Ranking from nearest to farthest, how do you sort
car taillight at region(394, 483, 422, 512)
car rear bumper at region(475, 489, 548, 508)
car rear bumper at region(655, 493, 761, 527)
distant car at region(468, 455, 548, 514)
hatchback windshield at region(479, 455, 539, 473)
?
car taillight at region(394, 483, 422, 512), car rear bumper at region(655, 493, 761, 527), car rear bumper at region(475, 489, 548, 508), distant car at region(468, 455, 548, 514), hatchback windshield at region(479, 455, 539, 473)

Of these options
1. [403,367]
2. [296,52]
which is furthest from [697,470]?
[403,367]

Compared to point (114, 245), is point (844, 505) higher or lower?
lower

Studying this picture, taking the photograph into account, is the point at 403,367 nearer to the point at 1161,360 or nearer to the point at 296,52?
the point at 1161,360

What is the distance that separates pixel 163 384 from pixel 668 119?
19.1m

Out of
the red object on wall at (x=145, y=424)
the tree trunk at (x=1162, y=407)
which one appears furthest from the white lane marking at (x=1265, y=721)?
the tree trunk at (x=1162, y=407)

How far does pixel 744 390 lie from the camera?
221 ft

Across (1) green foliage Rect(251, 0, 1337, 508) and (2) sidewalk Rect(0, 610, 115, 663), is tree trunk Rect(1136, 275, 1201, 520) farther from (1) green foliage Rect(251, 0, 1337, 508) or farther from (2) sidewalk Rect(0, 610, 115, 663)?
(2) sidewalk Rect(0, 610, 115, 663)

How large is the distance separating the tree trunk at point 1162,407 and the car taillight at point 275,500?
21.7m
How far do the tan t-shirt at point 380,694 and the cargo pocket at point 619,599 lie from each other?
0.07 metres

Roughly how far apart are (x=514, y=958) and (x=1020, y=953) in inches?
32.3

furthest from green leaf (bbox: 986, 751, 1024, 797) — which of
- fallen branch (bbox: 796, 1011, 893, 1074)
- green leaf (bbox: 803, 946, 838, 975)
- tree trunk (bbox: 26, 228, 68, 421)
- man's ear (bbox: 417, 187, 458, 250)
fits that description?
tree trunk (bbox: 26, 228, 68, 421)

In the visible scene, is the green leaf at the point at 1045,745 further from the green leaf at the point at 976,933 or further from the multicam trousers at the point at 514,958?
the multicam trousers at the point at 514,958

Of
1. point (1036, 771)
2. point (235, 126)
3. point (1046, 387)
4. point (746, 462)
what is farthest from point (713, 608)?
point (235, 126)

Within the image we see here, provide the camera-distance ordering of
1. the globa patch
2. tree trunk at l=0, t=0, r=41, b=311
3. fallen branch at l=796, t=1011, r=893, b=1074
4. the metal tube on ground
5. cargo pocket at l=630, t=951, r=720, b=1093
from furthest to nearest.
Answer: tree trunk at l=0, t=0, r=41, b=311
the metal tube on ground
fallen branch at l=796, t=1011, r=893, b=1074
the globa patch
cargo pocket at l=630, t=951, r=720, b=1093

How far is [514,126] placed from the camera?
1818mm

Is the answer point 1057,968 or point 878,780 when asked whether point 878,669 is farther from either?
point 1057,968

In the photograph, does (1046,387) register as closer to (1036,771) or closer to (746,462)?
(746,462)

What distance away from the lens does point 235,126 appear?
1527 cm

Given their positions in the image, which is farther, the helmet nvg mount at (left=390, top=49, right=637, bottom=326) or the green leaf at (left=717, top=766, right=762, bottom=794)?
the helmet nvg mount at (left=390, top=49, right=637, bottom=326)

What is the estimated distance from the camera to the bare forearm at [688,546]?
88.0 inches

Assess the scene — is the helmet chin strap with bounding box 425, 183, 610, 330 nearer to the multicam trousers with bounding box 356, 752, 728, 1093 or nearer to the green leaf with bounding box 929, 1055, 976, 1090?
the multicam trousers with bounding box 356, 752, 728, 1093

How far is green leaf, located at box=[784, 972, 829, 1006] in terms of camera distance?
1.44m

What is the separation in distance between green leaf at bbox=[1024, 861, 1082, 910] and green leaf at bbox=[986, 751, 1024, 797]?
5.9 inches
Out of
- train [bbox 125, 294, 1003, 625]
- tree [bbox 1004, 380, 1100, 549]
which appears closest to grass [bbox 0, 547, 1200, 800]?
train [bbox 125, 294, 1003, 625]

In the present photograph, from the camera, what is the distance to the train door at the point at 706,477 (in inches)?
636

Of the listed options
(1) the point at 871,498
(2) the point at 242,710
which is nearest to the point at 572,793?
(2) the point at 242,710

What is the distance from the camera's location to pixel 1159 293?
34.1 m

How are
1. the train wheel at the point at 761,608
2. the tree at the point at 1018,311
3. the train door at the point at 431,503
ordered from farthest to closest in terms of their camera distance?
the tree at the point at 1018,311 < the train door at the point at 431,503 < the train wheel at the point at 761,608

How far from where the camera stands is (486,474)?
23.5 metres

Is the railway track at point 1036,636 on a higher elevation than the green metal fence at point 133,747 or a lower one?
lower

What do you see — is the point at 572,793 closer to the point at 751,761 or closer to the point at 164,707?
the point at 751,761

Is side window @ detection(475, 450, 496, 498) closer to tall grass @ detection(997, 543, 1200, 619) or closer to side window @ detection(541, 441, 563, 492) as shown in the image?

------------------------------

What you will do => Please rewrite the records above as a JSON list of strings, with one string for each line and blank lines left out.

Correct answer =>
[
  "Ranking from nearest to farthest, how do you sort",
  "car taillight at region(394, 483, 422, 512)",
  "car rear bumper at region(475, 489, 548, 508)",
  "car rear bumper at region(655, 493, 761, 527)",
  "distant car at region(468, 455, 548, 514)",
  "hatchback windshield at region(479, 455, 539, 473)",
  "?",
  "car taillight at region(394, 483, 422, 512), car rear bumper at region(655, 493, 761, 527), car rear bumper at region(475, 489, 548, 508), distant car at region(468, 455, 548, 514), hatchback windshield at region(479, 455, 539, 473)",
  "Of these options",
  "1. [403,367]",
  "2. [296,52]",
  "which is furthest from [697,470]?",
  "[403,367]",
  "Compared to point (114, 245), is point (844, 505) higher or lower?",
  "lower",
  "Studying this picture, taking the photograph into account, is the point at 403,367 nearer to the point at 1161,360 or nearer to the point at 296,52?",
  "the point at 1161,360",
  "What is the distance that separates pixel 163 384 from pixel 668 119?",
  "19.1m",
  "Out of",
  "the red object on wall at (x=145, y=424)",
  "the tree trunk at (x=1162, y=407)",
  "which one appears furthest from the white lane marking at (x=1265, y=721)?",
  "the tree trunk at (x=1162, y=407)",
  "How far does pixel 744 390 lie from the camera?",
  "221 ft",
  "Across (1) green foliage Rect(251, 0, 1337, 508) and (2) sidewalk Rect(0, 610, 115, 663), is tree trunk Rect(1136, 275, 1201, 520) farther from (1) green foliage Rect(251, 0, 1337, 508) or farther from (2) sidewalk Rect(0, 610, 115, 663)?",
  "(2) sidewalk Rect(0, 610, 115, 663)",
  "How large is the distance separating the tree trunk at point 1162,407 and the car taillight at point 275,500?",
  "21.7m",
  "How far do the tan t-shirt at point 380,694 and the cargo pocket at point 619,599 lie from each other?",
  "0.07 metres",
  "Roughly how far apart are (x=514, y=958) and (x=1020, y=953) in inches?",
  "32.3",
  "furthest from green leaf (bbox: 986, 751, 1024, 797) — which of",
  "- fallen branch (bbox: 796, 1011, 893, 1074)",
  "- green leaf (bbox: 803, 946, 838, 975)",
  "- tree trunk (bbox: 26, 228, 68, 421)",
  "- man's ear (bbox: 417, 187, 458, 250)",
  "fits that description?",
  "tree trunk (bbox: 26, 228, 68, 421)",
  "In the visible scene, is the green leaf at the point at 1045,745 further from the green leaf at the point at 976,933 or further from the multicam trousers at the point at 514,958?",
  "the multicam trousers at the point at 514,958",
  "Of",
  "1. point (1036, 771)",
  "2. point (235, 126)",
  "3. point (1046, 387)",
  "4. point (746, 462)",
  "what is farthest from point (713, 608)?",
  "point (235, 126)",
  "Within the image we see here, provide the camera-distance ordering of",
  "1. the globa patch",
  "2. tree trunk at l=0, t=0, r=41, b=311",
  "3. fallen branch at l=796, t=1011, r=893, b=1074",
  "4. the metal tube on ground",
  "5. cargo pocket at l=630, t=951, r=720, b=1093",
  "from furthest to nearest.",
  "Answer: tree trunk at l=0, t=0, r=41, b=311",
  "the metal tube on ground",
  "fallen branch at l=796, t=1011, r=893, b=1074",
  "the globa patch",
  "cargo pocket at l=630, t=951, r=720, b=1093",
  "How far is [514,126] placed from the camera?",
  "1818mm",
  "Is the answer point 1057,968 or point 878,780 when asked whether point 878,669 is farther from either?",
  "point 1057,968",
  "In the photograph, does (1046,387) register as closer to (1036,771) or closer to (746,462)?",
  "(746,462)",
  "What distance away from the lens does point 235,126 appear?",
  "1527 cm",
  "Given their positions in the image, which is farther, the helmet nvg mount at (left=390, top=49, right=637, bottom=326) or the green leaf at (left=717, top=766, right=762, bottom=794)?",
  "the helmet nvg mount at (left=390, top=49, right=637, bottom=326)",
  "What is the estimated distance from the camera to the bare forearm at [688,546]?",
  "88.0 inches",
  "Assess the scene — is the helmet chin strap with bounding box 425, 183, 610, 330 nearer to the multicam trousers with bounding box 356, 752, 728, 1093 or nearer to the green leaf with bounding box 929, 1055, 976, 1090?",
  "the multicam trousers with bounding box 356, 752, 728, 1093",
  "How far is green leaf, located at box=[784, 972, 829, 1006] in terms of camera distance?",
  "1.44m",
  "What is the separation in distance between green leaf at bbox=[1024, 861, 1082, 910] and green leaf at bbox=[986, 751, 1024, 797]?",
  "5.9 inches",
  "Out of",
  "- train [bbox 125, 294, 1003, 625]",
  "- tree [bbox 1004, 380, 1100, 549]",
  "which appears closest to grass [bbox 0, 547, 1200, 800]?",
  "train [bbox 125, 294, 1003, 625]",
  "In the present photograph, from the camera, what is the distance to the train door at the point at 706,477 (in inches)?",
  "636",
  "Of the listed options",
  "(1) the point at 871,498",
  "(2) the point at 242,710",
  "which is nearest to the point at 572,793?",
  "(2) the point at 242,710",
  "What is the distance from the camera's location to pixel 1159 293?",
  "34.1 m",
  "How are",
  "1. the train wheel at the point at 761,608",
  "2. the tree at the point at 1018,311",
  "3. the train door at the point at 431,503",
  "ordered from farthest to closest in terms of their camera distance?",
  "the tree at the point at 1018,311 < the train door at the point at 431,503 < the train wheel at the point at 761,608",
  "How far from where the camera stands is (486,474)?",
  "23.5 metres",
  "Is the railway track at point 1036,636 on a higher elevation than the green metal fence at point 133,747 or a lower one?",
  "lower",
  "What do you see — is the point at 572,793 closer to the point at 751,761 or closer to the point at 164,707?",
  "the point at 751,761",
  "Is side window @ detection(475, 450, 496, 498) closer to tall grass @ detection(997, 543, 1200, 619) or closer to side window @ detection(541, 441, 563, 492) as shown in the image?"
]